**Problem to solve**. Put every line of the items below into a JSON list of strings, one string per line, with blank lines left out.

**Excerpt from a dataset**.

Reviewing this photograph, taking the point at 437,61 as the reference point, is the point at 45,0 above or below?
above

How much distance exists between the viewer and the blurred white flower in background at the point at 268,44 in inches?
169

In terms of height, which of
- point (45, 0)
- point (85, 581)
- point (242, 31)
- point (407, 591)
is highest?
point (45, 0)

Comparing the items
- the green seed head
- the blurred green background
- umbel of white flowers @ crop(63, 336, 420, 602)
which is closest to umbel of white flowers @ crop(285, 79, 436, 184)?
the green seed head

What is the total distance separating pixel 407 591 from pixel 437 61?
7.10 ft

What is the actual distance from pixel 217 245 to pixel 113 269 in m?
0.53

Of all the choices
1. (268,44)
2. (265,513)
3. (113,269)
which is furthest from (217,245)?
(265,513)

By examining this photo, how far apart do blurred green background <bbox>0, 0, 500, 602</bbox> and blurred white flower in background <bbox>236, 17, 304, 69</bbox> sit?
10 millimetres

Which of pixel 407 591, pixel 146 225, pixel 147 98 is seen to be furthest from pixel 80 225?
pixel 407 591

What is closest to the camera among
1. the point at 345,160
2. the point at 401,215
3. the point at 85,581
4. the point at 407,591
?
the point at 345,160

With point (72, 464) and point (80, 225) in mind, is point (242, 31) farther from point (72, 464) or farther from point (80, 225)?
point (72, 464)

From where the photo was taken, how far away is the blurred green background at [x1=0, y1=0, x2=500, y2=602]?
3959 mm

**Complete output**.
[
  "Reviewing this photograph, taking the point at 437,61 as the reference point, is the point at 45,0 above or below?",
  "above",
  "How much distance exists between the viewer and the blurred white flower in background at the point at 268,44 in inches?",
  "169",
  "In terms of height, which of",
  "- point (45, 0)",
  "- point (85, 581)",
  "- point (242, 31)",
  "- point (407, 591)",
  "is highest?",
  "point (45, 0)",
  "Comparing the items",
  "- the green seed head",
  "- the blurred green background",
  "- umbel of white flowers @ crop(63, 336, 420, 602)",
  "which is closest to umbel of white flowers @ crop(285, 79, 436, 184)?",
  "the green seed head",
  "What is the total distance separating pixel 407 591 from pixel 437 61?",
  "7.10 ft",
  "What is the actual distance from pixel 217 245 to pixel 113 269 in m?",
  "0.53",
  "Of all the choices",
  "1. (268,44)",
  "2. (265,513)",
  "3. (113,269)",
  "which is furthest from (217,245)?",
  "(265,513)",
  "By examining this photo, how far apart do blurred green background <bbox>0, 0, 500, 602</bbox> and blurred white flower in background <bbox>236, 17, 304, 69</bbox> sit?",
  "10 millimetres",
  "Which of pixel 407 591, pixel 146 225, pixel 147 98 is seen to be furthest from pixel 80 225?",
  "pixel 407 591",
  "What is closest to the camera among",
  "1. the point at 345,160",
  "2. the point at 401,215",
  "3. the point at 85,581",
  "4. the point at 407,591",
  "?",
  "the point at 345,160",
  "With point (72, 464) and point (80, 225) in mind, is point (242, 31) farther from point (72, 464) or farther from point (80, 225)?",
  "point (72, 464)",
  "From where the photo was taken, how far away is the blurred green background at [x1=0, y1=0, x2=500, y2=602]?",
  "3959 mm"
]